■ Work to be completed
Sum up the Bog End walk piece in two sentences.

■ Selected excerpt
------------------------------

A Walk To Bog End And Back With My Dad


“What’s this?” I asked my dad. He’d just walked into the living room with several canvases under his arm. On top of the pile was a watercolour painting featuring Winnie The Pooh and Piglet walking through a dark underpass hand-in-hand while three somewhat grotesque, mean-faced men in trenchcoats loitered on the the other side.

“IT’S WINNIE THE POOH AND PIGLET ABOUT TO BE ASSASSINATED,” my dad said.

“Is it one of yours?”

“YEAH.”

He handed me the canvases and I began to browse through the others. There were about a dozen paintings in total: all works in progress, mostly of a dark, madcap or macabre nature. One featured a bearded man on a wooden cross with a not displeased expression on his face, surrounded by people in tunics who were wielding sticks with feathers attached. 

“Does this one have a name?” I asked.
   
“YEAH,” he said. “THAT’S THE TICKLING TO DEATH OF JESUS.”

 


My dad went outside to fetch some wood and I continued to look through his art. He’s always painted, as far back as I can remember, but he’s been working particularly hard recently, since being semi-retired, and his style has really come on, developed a new freedom. Here were disco dog walkers, nightmare medieval murder scenes in complex mirrored formation, Spiderman giving money to a busker, a bank of Feline Gods staring down in judgement at the grotesque figures at a pedigree cat show. I was so mesmerised that time must have briefly frozen and when I looked out the window after what I thought was four seconds, my dad was 200 yards away, wrestling a log near the small river that runs behind his and my mum’s house. Seemingly another four seconds later, he was back inside, one hand full of kindling, another full of chocolate.

   
“He’s always got a load of wood in his hands,” my mum had told me earlier. “I ask him to wash them but he forgets. There are black marks all over the walls and banister.”
   
I pictured a different house, in a parallel dimension, that my dad lived in alone, unmarried: a remote, dirt-floored shepherd’s hut, strewn with spilt acrylics, rabbit carcasses and Yorkie Bar wrappers. The embers of a small fire burned outside with arcane pieces of masonry scattered around it.
   
The phone rang and my mum picked up. It was my auntie Mal, wanting to plan our walk for today. My parents live on the east side of Nottinghamshire now, but I’d been wanting to walk through the countryside over on the west side, bordering Derbyshire, where we used to live, as I’ve been researching some of the history of the area, which is sometimes referred to as “DH Lawrence Country” with either pride or deep seated resentment by its residents. My mum handed the phone to me and Mal and I agreed on a basic five mile route, with a four mile epilogue just in case we felt ambitious. “… Then those who feel like going all the way can,” said Mal.
   
“OOH MISSUS!” said my dad, who’d clandestinely picked up the other receiver and been listening in.

------------------------------

[Dataset rows]
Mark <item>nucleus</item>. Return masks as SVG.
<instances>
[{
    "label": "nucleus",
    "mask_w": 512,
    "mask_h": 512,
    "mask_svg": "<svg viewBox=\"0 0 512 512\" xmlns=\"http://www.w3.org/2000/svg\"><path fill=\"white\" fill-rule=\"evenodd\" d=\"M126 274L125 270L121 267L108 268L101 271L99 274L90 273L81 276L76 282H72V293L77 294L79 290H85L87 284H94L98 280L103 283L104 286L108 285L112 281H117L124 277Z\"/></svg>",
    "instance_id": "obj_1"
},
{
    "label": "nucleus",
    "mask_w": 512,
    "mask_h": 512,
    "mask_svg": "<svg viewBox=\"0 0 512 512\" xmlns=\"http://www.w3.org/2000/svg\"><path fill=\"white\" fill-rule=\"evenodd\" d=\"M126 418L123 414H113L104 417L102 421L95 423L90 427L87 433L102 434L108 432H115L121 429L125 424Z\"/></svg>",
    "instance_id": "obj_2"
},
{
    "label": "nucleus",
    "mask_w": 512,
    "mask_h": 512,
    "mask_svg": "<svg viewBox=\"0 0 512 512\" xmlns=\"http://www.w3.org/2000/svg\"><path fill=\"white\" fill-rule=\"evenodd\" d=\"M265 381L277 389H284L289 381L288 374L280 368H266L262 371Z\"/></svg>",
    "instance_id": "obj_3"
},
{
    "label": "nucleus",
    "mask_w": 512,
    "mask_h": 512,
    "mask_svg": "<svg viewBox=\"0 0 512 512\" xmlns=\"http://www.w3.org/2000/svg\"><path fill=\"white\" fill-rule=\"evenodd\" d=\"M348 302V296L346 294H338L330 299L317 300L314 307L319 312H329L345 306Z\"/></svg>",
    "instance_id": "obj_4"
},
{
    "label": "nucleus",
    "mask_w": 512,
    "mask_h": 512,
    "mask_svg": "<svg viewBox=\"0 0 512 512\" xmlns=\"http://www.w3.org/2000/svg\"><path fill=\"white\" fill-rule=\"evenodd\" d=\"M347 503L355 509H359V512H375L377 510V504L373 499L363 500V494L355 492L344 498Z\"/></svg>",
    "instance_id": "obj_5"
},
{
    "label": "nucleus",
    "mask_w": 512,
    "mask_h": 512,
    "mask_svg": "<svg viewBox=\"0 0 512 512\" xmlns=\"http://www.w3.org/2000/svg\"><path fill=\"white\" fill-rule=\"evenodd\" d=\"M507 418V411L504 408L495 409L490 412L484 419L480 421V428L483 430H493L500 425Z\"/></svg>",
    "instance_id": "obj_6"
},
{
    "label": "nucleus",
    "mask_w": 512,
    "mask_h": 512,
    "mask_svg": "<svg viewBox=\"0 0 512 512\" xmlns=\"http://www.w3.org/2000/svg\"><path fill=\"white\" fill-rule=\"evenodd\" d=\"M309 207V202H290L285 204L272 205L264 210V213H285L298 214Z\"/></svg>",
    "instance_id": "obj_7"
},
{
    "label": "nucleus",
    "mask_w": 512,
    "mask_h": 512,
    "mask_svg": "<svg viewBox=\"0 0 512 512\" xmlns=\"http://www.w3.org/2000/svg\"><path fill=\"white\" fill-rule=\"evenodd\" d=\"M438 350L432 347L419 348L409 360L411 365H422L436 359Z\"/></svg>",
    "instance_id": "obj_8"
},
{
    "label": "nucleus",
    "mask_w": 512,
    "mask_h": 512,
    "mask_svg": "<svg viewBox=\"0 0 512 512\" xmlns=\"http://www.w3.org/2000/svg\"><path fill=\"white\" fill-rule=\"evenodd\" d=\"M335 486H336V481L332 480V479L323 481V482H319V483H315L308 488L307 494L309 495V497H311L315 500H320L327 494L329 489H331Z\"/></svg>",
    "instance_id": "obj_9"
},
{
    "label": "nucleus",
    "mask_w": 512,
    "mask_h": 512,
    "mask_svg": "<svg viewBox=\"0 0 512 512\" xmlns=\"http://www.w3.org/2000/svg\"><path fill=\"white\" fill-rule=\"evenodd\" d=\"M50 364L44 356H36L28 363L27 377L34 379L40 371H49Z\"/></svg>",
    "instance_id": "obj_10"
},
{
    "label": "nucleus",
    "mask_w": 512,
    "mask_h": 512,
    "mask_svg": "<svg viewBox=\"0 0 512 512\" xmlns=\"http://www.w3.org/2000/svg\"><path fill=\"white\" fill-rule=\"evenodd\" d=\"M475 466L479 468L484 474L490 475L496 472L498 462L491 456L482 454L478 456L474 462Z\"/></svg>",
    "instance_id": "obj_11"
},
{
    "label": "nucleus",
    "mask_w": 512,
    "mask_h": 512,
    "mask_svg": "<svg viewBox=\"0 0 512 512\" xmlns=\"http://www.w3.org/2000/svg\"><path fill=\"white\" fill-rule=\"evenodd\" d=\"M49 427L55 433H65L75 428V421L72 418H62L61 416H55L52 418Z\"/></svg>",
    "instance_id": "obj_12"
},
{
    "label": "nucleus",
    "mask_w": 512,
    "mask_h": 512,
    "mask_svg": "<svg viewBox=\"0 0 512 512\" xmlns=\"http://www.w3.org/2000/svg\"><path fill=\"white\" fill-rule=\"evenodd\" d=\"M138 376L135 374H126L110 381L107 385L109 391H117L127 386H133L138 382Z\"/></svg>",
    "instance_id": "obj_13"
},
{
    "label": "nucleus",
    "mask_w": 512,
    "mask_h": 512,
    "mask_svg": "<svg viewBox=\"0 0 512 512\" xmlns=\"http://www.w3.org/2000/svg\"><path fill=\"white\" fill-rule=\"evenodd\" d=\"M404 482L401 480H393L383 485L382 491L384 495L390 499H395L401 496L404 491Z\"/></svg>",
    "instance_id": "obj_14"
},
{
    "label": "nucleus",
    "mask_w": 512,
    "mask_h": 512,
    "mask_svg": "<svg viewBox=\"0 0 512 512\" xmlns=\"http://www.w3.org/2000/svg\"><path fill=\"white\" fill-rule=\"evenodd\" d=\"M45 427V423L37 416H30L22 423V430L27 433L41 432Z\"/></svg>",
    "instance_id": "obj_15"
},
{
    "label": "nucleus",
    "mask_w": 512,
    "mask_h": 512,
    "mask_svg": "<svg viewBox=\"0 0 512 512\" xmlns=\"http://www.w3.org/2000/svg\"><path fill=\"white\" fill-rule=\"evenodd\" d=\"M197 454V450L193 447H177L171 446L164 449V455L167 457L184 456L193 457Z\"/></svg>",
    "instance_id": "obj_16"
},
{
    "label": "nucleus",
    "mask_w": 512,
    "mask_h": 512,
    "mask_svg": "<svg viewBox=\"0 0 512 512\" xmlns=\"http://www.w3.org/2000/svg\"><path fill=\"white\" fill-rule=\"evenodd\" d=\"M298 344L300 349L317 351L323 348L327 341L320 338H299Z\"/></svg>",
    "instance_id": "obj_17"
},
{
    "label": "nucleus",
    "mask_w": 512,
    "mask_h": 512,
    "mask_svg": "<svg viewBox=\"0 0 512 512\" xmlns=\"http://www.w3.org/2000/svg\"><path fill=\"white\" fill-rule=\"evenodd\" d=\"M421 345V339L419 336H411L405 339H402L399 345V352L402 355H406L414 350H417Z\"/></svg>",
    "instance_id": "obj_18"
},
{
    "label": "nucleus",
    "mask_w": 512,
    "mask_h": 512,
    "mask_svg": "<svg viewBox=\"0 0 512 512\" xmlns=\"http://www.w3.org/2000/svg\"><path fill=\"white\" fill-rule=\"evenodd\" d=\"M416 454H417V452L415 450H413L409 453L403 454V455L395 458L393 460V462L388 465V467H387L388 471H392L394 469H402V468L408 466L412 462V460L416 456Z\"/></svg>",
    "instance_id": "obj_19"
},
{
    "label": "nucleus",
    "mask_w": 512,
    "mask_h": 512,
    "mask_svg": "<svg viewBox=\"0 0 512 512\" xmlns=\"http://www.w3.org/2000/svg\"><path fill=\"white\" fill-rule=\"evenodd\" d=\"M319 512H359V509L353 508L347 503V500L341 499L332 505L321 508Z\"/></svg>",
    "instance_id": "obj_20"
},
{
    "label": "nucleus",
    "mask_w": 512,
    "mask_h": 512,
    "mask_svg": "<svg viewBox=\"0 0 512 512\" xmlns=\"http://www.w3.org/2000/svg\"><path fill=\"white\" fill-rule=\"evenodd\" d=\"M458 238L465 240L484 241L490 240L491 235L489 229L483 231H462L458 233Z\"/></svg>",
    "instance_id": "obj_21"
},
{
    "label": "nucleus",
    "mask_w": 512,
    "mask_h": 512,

------------------------------

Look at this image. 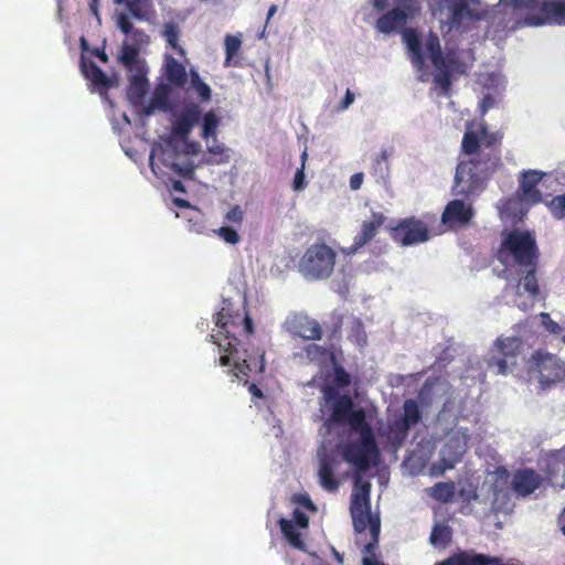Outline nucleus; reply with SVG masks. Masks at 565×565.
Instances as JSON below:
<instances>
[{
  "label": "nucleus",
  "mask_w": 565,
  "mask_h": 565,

------------------------------

■ Reply
The narrator looks through about a dozen of the dad's paintings, mostly dark, madcap or macabre works in progress, while the dad fetches wood from near the river and comes back with kindling and chocolate. Auntie Mal phones to plan a walk on the west side of Nottinghamshire bordering Derbyshire, where they used to live, and she and the narrator agree on a five-mile route with a four-mile extension, while the dad secretly listens on the other receiver.